There is much that an organisation can do to breed a culture of respect:
- It stems from how the boss treats their employees and clients
- The introduction of policies such as a Code of Conduct, and how employees work is recognised and compensated
- Respect is so powerful that it manifests itself in a means that speaks directly to the future success of the organisation, rendering it a highly important and essential ingredient of an organisation’s culture.
It is a known fact that respect increases employee engagement. An engaged workforce is a highly committed and motivated workforce. When senior management demonstrate an appreciation for their employees’ efforts and successes, employees feel less stressed and can work more freely with the reinforcement of their worth. Improving the culture of respect in a workplace can start with hiring the right management team.
Employees too must encourage each other in their endeavours, sharing knowledge to improve those of others. This develops a collaborative workflow where bonds and relationships are strengthened, thus successes gained are even greater.
Needless to say a respectful workplace lends itself to a happier workforce, thus higher retention rates. There are fewer incidents of mistreatment centred around discrimination and sexual harassment, consequently issues of liability, or the threat thereof, are much scarcer. With fewer disruptions in employee turnover, productivity at a minimum remains a constant, but takes an upward trajectory in an environment where job satisfaction is high. Customers too want to be associated with a business where they feel valued. And we all know the benefits of customer retention – a loyal customer base leads to the referral of new clientele, giving rise to organic growth.
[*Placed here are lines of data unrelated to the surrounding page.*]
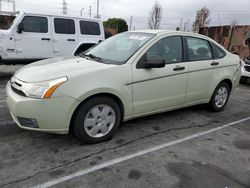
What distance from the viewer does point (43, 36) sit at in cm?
803

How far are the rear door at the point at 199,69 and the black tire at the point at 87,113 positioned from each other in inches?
62.2

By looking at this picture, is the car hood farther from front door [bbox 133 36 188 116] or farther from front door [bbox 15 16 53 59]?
front door [bbox 15 16 53 59]

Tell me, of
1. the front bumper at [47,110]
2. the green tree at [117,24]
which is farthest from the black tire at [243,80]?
the green tree at [117,24]

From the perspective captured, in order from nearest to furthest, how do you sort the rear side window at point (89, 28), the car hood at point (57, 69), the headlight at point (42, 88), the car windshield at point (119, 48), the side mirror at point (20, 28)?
1. the headlight at point (42, 88)
2. the car hood at point (57, 69)
3. the car windshield at point (119, 48)
4. the side mirror at point (20, 28)
5. the rear side window at point (89, 28)

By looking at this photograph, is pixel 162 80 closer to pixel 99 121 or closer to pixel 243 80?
pixel 99 121

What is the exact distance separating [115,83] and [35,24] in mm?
5621

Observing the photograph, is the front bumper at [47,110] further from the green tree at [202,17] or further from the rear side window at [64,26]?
the green tree at [202,17]

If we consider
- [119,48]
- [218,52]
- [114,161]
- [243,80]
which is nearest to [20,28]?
[119,48]

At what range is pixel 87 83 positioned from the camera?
10.4ft

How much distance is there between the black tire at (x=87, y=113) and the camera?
3217mm

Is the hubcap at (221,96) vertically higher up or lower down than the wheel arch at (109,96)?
lower down

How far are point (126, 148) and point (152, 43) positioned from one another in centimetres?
168

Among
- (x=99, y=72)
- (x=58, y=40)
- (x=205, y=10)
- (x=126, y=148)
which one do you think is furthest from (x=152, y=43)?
(x=205, y=10)

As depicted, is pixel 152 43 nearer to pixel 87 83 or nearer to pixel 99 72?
pixel 99 72
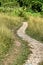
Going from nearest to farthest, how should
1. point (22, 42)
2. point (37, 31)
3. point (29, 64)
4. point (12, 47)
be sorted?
point (29, 64), point (12, 47), point (22, 42), point (37, 31)

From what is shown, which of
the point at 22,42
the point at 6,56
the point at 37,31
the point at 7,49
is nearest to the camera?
the point at 6,56

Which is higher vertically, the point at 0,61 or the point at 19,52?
the point at 0,61

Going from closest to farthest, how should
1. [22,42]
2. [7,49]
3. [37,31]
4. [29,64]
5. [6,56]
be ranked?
[29,64], [6,56], [7,49], [22,42], [37,31]

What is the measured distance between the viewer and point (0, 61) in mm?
9203

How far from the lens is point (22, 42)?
45.0 ft

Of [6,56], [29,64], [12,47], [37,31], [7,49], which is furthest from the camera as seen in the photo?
[37,31]

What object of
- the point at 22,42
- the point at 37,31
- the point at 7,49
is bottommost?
the point at 37,31

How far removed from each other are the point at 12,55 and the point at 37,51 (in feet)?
4.44

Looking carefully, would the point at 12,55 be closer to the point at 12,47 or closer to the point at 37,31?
the point at 12,47

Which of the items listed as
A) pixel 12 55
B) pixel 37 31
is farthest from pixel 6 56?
pixel 37 31

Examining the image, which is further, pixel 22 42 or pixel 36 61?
pixel 22 42

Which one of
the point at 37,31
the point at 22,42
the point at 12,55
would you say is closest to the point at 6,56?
the point at 12,55

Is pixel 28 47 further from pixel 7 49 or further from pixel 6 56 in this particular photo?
pixel 6 56

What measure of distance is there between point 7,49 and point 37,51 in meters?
1.27
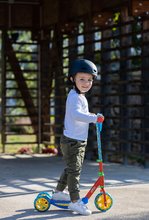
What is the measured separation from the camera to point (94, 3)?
11.7m

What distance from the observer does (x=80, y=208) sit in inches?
240

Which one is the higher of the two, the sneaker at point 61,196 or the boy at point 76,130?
the boy at point 76,130

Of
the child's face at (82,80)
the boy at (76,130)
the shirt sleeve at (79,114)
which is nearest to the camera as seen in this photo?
the shirt sleeve at (79,114)

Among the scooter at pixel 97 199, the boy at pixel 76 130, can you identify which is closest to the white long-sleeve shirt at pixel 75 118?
the boy at pixel 76 130

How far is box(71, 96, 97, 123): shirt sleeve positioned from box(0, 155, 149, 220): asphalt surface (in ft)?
3.07

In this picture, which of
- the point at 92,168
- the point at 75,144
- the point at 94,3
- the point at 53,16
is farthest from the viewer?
the point at 53,16

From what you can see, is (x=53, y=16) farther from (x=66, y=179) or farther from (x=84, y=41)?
(x=66, y=179)

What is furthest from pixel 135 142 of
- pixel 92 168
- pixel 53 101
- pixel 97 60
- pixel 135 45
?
pixel 53 101

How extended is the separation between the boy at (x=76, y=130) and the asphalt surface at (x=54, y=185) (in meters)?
0.23

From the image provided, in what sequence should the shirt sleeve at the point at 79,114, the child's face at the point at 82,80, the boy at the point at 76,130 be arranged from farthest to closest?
the child's face at the point at 82,80 < the boy at the point at 76,130 < the shirt sleeve at the point at 79,114

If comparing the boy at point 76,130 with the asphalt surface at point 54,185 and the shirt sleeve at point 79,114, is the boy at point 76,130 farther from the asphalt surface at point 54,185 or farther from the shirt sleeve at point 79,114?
the asphalt surface at point 54,185

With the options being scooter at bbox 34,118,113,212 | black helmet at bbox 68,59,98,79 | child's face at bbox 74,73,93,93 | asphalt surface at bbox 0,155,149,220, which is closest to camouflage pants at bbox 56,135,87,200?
scooter at bbox 34,118,113,212

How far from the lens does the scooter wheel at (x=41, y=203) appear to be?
20.6ft

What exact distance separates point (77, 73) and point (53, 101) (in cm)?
787
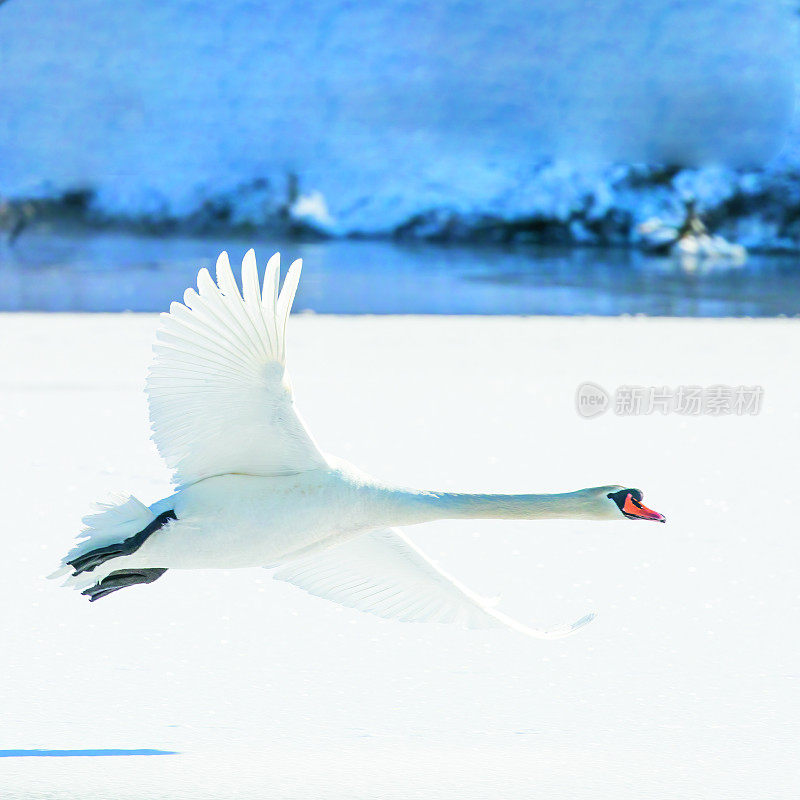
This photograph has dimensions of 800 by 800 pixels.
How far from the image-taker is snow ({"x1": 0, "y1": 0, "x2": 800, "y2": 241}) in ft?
29.3

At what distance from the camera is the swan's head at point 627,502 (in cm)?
182

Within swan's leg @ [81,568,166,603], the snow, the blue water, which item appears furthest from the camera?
the snow

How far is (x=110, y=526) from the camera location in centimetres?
191

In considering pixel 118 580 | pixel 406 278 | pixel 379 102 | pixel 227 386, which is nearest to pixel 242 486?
pixel 227 386

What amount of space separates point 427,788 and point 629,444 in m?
2.64

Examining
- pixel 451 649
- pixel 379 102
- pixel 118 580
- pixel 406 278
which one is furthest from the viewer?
pixel 379 102

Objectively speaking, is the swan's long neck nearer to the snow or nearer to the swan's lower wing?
the swan's lower wing

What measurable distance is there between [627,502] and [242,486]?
0.54 m

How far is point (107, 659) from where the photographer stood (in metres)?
2.28

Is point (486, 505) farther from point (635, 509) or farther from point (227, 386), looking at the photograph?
point (227, 386)

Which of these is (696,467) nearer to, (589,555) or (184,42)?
(589,555)

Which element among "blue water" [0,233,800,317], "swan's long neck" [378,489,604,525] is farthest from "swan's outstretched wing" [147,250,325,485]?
"blue water" [0,233,800,317]

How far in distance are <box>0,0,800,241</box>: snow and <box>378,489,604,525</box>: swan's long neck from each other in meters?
7.18

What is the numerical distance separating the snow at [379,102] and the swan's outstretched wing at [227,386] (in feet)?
23.3
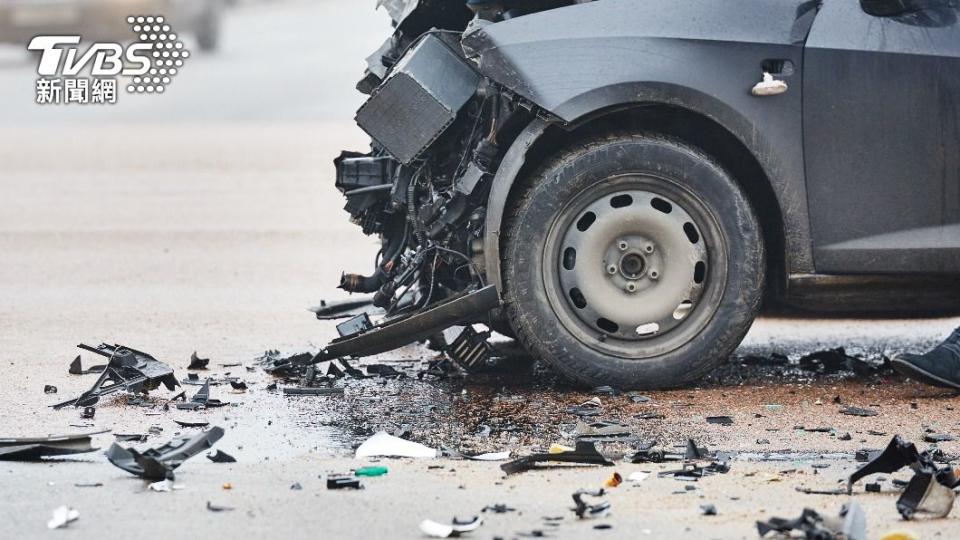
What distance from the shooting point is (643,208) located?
663cm

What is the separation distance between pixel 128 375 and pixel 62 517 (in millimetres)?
2132

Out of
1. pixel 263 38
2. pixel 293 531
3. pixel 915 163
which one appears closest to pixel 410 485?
pixel 293 531

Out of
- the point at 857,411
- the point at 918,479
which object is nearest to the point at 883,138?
the point at 857,411

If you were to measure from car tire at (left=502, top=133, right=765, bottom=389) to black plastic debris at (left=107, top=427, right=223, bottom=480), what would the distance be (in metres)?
1.58

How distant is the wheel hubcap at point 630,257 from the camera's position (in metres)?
6.64

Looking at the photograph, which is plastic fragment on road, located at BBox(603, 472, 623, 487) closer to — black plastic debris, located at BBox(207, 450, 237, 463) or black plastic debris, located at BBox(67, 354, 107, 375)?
black plastic debris, located at BBox(207, 450, 237, 463)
Benefits of a respectful culture in the workplace:
- Happier workforce
- Higher retention rates
- Fewer disruptions
- Higher productive
- Job satisfaction
- Employee collaboration
- Reduced threats and actions of liability
Naturally not everyone will always see eye to eye. Yet that does not mean that respect cannot exist between two people who don’t think in parallel lines. Discussion is important, a difference of opinion should be welcomed, and always, you must remain respectful, professional and pleasant towards your employer, work colleagues and clients. When respect exists in the workplace, a positive culture ensues. It is reliant on open lines of communication and consistency in approach. It supports an environment free of judgement and a sense of fairness. Problems are solved amicably, giving way to the stress of conflict. Thus the simple act of respect can transform a workplace. Yet it is not the sole responsibility of management to enforce. The rules of respect for employees and managers are the same. Accordingly, we are all accountable for the principles which define our working environment.